The discussion that followed their presentations turned to metrics, a word I can now barely stand to hear. The underlying question is important, though, as Maria Rosario Jackson phrased it: “What would it take to bring attention to this approach to arts and health, to validate it within and across sectors?”
People had a lot to say, clustering around two views.
Some are seeking ways to substantiate art’s role in well-being (or community development or any other area of public intervention) that slide easily into the existing systems of documentation and assessment used by other agencies. The underlying idea is that Health and Human Services (to pick a single example among many) can’t validate art as an integral part of its work unless art can be measured and described with instruments and language already familiar, comfortable, and compatible with HHS’ internal culture and vocabulary, its metrics. The hope is that if this translation can be accomplished, if HHS’ comfort zone can thus be breached and infiltrated, arts-based projects will eventually be accepted and supported.
Others doubt this will work (or suspect that blowback will distort the arts work rather than open up the agency), seeking instead to transform the standards of proof, so that stories, testimonies, interactions, and small-scale observations will coexist with what can validly be quantified. If what truly has most value can’t be conveyed by numbers, they argue, the systems of measurement have to adjust.
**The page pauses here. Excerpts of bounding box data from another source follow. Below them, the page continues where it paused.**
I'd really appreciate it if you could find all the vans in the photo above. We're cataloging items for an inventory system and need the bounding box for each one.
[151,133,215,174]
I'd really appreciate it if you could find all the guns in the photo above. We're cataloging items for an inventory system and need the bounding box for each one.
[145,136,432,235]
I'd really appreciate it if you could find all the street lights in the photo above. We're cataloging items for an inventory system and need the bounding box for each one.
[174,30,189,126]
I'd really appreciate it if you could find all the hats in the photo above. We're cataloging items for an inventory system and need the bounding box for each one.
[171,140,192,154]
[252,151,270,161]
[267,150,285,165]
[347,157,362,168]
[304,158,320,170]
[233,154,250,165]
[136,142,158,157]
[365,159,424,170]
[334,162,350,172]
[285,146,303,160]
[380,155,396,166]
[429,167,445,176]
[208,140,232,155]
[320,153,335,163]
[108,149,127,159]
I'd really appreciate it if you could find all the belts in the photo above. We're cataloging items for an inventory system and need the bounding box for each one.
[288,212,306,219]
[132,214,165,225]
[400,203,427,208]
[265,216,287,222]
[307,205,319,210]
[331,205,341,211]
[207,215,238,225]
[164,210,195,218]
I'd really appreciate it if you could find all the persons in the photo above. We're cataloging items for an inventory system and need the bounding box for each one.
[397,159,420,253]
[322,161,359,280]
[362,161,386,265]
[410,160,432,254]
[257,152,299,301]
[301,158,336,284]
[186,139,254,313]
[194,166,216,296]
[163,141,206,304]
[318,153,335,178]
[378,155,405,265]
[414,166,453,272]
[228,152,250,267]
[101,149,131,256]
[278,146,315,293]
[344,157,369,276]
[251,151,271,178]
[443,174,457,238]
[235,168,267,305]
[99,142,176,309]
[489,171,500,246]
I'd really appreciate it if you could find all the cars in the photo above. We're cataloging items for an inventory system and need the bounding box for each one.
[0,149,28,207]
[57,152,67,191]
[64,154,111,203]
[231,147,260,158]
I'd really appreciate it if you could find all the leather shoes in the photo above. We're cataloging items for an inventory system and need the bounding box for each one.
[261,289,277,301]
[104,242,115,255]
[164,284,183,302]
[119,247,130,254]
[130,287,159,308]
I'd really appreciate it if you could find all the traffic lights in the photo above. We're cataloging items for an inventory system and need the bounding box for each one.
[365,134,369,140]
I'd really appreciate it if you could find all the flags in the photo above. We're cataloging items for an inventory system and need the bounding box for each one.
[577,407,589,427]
Joi Ito’s luncheon keynote yesterday keeps spinning in my head. The CEO of Creative Commons has been involved in many technology startups as an entrepreneur and venture capitalist, and part of his talk explored how innovation and invention is changing in the digital age.
Particularly interesting were two approaches to innovation: agile development, and pivoting.
Agile development is an evolving practice for rapidly developing software with self-organizing groups, close interaction between developers and end users, and fast and frequent versions of the product. In contrast to the previous standard for software development that required stacks of specifications and isolated developers, agile development encourages responsiveness to the needs of the customer, low costs, and high speed. As a result, failures cost tens of thousands of dollars instead of millions, and developers and investors can try lots and lots of things to see what works.
“And the beat goes on………………”
The Chair of the Endowment’s activism to involve the agency on a number of front s seems to be working.. This morning he recounted successes in getting other federal departments and agencies to include the arts in funding programs and policies including a recent $100 million NOFA (Notice of Funding Availability)from HUD that the arts might apply for part of, and ongoing dialogues and conversations about embedding the arts within programs as far ranging as aging and mental health to transportation, agriculture and commerece. I heard him make the promise of pursuit of making these federal intersections work, and he is delivering on that promise. Impressive.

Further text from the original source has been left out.